#### PROVIDED INFORMATION ####
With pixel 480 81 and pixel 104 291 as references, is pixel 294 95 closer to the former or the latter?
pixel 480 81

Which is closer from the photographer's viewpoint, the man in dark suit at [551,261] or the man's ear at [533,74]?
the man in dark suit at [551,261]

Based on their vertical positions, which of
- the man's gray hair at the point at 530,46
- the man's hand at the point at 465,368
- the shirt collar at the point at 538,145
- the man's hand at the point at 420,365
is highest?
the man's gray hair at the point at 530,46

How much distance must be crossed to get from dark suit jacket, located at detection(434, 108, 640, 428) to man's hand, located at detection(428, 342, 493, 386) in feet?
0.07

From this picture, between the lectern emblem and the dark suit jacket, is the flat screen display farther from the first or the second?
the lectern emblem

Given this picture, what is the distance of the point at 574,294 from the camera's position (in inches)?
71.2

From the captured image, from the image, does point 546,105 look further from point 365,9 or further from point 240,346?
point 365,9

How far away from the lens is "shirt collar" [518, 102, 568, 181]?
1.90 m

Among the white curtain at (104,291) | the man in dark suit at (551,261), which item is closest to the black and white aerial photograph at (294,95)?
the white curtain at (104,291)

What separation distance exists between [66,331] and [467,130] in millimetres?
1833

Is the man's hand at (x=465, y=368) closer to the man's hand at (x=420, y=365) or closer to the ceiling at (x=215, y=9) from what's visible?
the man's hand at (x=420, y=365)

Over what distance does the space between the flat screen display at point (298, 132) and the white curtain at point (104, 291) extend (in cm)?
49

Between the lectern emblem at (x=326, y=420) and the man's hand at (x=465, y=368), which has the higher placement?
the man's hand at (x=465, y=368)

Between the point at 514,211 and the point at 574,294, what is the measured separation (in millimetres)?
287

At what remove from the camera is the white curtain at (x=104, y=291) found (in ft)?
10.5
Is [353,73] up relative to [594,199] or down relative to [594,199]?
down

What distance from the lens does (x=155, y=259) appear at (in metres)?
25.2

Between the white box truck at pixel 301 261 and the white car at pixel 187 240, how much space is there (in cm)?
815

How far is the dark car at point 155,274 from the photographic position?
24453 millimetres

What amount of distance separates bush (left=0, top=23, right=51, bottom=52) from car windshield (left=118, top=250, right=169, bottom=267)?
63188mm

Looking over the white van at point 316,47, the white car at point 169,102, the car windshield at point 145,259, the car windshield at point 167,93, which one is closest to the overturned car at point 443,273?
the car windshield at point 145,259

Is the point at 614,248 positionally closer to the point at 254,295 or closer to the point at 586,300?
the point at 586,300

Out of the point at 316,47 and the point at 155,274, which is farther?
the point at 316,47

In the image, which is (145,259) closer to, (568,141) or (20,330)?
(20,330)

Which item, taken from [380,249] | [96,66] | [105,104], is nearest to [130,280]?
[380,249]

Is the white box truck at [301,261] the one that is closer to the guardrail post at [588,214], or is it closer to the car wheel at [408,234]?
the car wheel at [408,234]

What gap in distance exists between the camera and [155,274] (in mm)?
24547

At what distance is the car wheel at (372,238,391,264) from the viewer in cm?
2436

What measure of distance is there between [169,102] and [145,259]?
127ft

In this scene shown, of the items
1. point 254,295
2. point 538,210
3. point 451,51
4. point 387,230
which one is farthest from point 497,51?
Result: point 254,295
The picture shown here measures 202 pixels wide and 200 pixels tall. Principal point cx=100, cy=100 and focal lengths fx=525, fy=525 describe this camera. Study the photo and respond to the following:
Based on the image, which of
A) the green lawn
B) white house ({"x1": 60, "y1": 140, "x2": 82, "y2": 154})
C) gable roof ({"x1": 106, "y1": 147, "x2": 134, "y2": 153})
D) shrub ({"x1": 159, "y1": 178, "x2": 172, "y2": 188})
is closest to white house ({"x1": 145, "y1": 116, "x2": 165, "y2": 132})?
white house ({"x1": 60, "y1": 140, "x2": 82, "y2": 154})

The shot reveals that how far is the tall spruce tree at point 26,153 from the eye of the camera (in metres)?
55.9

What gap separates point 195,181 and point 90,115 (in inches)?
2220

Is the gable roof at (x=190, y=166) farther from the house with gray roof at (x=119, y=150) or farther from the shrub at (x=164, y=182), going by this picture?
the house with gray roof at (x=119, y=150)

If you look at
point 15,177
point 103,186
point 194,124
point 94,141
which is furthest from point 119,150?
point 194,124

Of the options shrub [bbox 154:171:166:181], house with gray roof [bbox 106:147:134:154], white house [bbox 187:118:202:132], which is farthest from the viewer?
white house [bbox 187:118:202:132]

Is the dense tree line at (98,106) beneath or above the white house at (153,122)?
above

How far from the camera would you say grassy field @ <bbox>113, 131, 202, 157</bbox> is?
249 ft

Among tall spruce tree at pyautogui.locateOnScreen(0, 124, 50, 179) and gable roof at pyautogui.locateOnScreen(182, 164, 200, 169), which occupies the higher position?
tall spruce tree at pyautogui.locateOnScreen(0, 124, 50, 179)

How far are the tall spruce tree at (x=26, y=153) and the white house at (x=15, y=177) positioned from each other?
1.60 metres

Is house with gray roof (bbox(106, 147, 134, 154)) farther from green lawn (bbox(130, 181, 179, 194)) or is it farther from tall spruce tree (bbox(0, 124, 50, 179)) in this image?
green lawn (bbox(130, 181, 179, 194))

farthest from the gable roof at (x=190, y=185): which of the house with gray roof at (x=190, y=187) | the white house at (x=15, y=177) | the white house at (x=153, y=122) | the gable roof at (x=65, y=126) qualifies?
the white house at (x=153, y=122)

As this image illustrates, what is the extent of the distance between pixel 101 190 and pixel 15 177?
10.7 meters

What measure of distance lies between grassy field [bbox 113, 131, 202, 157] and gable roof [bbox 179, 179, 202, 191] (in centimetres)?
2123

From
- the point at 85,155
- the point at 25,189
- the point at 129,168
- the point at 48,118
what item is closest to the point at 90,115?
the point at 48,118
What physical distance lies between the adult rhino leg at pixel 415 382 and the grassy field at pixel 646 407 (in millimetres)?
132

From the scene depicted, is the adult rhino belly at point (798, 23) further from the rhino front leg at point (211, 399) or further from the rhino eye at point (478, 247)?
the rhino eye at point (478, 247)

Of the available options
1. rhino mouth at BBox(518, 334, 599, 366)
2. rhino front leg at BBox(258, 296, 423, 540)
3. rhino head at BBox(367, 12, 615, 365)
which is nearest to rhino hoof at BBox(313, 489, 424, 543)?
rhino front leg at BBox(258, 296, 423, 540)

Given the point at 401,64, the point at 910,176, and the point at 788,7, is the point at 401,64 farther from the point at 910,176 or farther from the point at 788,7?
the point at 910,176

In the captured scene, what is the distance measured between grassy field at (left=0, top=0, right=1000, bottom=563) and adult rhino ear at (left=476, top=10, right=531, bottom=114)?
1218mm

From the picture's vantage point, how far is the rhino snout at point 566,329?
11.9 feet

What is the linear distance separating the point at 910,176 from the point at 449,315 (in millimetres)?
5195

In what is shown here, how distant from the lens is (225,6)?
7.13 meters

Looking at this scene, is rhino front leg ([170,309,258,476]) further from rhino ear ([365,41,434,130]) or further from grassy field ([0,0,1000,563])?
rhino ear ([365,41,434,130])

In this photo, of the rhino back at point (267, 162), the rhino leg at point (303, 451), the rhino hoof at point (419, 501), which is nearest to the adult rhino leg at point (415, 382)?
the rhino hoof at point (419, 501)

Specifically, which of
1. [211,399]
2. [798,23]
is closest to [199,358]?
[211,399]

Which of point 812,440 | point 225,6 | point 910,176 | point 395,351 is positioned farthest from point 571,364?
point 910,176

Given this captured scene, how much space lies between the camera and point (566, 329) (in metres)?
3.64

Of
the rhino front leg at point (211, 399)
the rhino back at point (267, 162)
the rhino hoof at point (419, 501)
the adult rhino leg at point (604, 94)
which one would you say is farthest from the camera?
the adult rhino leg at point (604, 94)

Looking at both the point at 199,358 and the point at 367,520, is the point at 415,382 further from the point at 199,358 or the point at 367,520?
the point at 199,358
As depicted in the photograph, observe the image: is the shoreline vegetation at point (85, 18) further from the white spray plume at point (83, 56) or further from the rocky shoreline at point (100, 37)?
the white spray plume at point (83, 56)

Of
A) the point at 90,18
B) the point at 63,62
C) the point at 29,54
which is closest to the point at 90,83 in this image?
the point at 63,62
####
**EXERCISE:**
Starting with the line containing "Looking at both" and continuing through the final line of the items above, render those lines as a Markdown table with the columns Row and Line. Number the rows in order and omit blank lines.

**SOLUTION TO THIS EXERCISE:**
| Row | Line |
|---|---|
| 1 | Looking at both the point at 199,358 and the point at 367,520, is the point at 415,382 further from the point at 199,358 or the point at 367,520? |
| 2 | the point at 199,358 |
| 3 | As depicted in the photograph, observe the image: is the shoreline vegetation at point (85, 18) further from the white spray plume at point (83, 56) or further from the rocky shoreline at point (100, 37)? |
| 4 | the white spray plume at point (83, 56) |
| 5 | Of |
| 6 | A) the point at 90,18 |
| 7 | B) the point at 63,62 |
| 8 | C) the point at 29,54 |
| 9 | which is closest to the point at 90,83 in this image? |
| 10 | the point at 63,62 |